Algo pasadas las 6.30 empieza a vislumbrarse el sol por el horizonte. Zamda y Um enfilan un estrecho sendero que lleva a Gallu, una aldea que rodearán y donde se unirán otros dos estudiantes, una chica y un chico. Desde que se despidieron de su padre, las hermanas ya han atravesado dos riachuelos más, ambos de unos 25 centímetros de profundidad, pero menos caudalosos que el primero. Han pasado también junto a decenas de maizales en los que solo se ve una primera fila de plantas, aunque tras ella se intuyen varias docenas de hileras más. Han andado por caminos embarrados con una curtida habilidad para no mancharse más que los pies. Han dejado atrás arrozales, acacias, baobabs, campos de girasoles y cultivos de garbanzos. Han esquivado rebaños de cabras y vacas, ranas, babosas y lombrices. Han escuchado el piar de cientos de pájaros al despertarse. Están tan aburridas de espantar moscas que hace muchos minutos que dejaron de hacerlo.
―¿Qué asignatura os gusta más?
―Biología la entiendo muy bien. Y Geografía también―, responde Zamda. Um, mucho más tímida, escucha, sonríe y asiente sin decir nada.
―¿A qué os gustaría dedicaros dentro de unos años?
―No sé. Todavía no lo he pensado―, vuelve a señalar Zamda.
―¿Y por que queréis estudiar?
―Bueno, creo que podríamos ayudar a nuestra familia si lo hacemos.
Pasada Gallu, a Zamda y a Um se les unen poco a poco más muchachos que estudian en el mismo colegio. Cuando el reloj marca las 7.37 y el sol empieza a apretar fuerte, con una temperatura que asciende a no menos de 35 grados, el grupo lo forman ya unas 15 personas entre niñas y niños de pueblos y aldeas colindantes que se apuntan a andar entre barro y pequeños riachuelos. Entonces, las hermanas se detienen en la casa algo apartada de amigo de su padre, donde se quitan los vestidos que llevan puestos y se ponen el uniforme escolar (una túnica violeta y un hiyab blanco) que cargaban en la maleta. No tardan más de 10 minutos en cambiarse.

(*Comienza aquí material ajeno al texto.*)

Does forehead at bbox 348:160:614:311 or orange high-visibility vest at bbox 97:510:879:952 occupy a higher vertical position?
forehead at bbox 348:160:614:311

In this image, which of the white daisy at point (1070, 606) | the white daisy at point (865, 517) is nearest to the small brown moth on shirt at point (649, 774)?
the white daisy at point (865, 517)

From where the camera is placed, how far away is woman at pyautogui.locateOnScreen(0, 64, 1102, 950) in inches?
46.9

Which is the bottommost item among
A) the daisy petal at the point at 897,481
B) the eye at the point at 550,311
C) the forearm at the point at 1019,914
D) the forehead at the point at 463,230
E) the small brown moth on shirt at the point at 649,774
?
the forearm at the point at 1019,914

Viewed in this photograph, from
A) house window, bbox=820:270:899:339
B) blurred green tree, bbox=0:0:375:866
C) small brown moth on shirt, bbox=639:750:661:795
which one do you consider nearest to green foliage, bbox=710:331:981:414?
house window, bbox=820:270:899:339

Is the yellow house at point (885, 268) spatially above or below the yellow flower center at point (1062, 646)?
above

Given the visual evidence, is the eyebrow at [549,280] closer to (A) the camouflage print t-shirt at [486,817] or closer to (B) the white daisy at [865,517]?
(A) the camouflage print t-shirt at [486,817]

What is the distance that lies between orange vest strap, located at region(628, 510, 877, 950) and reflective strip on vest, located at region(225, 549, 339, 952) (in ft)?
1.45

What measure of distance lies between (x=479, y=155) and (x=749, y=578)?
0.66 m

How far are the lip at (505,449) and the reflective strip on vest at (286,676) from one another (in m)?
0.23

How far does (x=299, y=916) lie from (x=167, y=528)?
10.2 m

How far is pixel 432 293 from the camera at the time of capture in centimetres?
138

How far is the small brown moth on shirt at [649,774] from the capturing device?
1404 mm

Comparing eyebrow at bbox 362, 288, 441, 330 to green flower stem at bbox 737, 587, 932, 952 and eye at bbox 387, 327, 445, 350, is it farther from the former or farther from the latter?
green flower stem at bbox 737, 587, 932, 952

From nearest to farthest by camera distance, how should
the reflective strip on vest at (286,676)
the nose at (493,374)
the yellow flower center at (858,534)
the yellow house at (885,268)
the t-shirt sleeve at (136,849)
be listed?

Queda algo menos de un cuarto de hora para que empiecen las clases y Zamda y Um afrontan el último trecho del viaje. Siguen un sendero de barro, atraviesan una carretera de arena y encaran una pequeña pendiente rodeada de rocas y arbustos. Al final de la cuesta se encuentra la Escuela de Educación Secundaria Imbafi, situada en las faldas de una pequeña montaña en un pueblo que se llama Itundwi. Cuando las niñas cruzan la puerta principal todavía no han dado las ocho en punto. Hoy han llegado a tiempo.